- _Work to be completed_:
Your answer must be the lines of the entries below, exactly as written, from the first line through the line containing "scientific name: Hippopotamus amphibius".

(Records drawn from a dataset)
══════════

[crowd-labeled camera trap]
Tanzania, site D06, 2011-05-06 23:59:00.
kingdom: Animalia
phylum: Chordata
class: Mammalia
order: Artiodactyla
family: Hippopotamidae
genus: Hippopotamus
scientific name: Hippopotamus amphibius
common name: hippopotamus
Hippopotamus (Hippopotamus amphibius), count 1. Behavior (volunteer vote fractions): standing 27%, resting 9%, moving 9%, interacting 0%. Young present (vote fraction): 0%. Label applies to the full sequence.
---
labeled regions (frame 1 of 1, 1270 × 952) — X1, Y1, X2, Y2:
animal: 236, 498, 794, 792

══════════

- _Solution to this problem_:
[crowd-labeled camera trap]
Tanzania, site D06, 2011-05-06 23:59:00.
kingdom: Animalia
phylum: Chordata
class: Mammalia
order: Artiodactyla
family: Hippopotamidae
genus: Hippopotamus
scientific name: Hippopotamus amphibius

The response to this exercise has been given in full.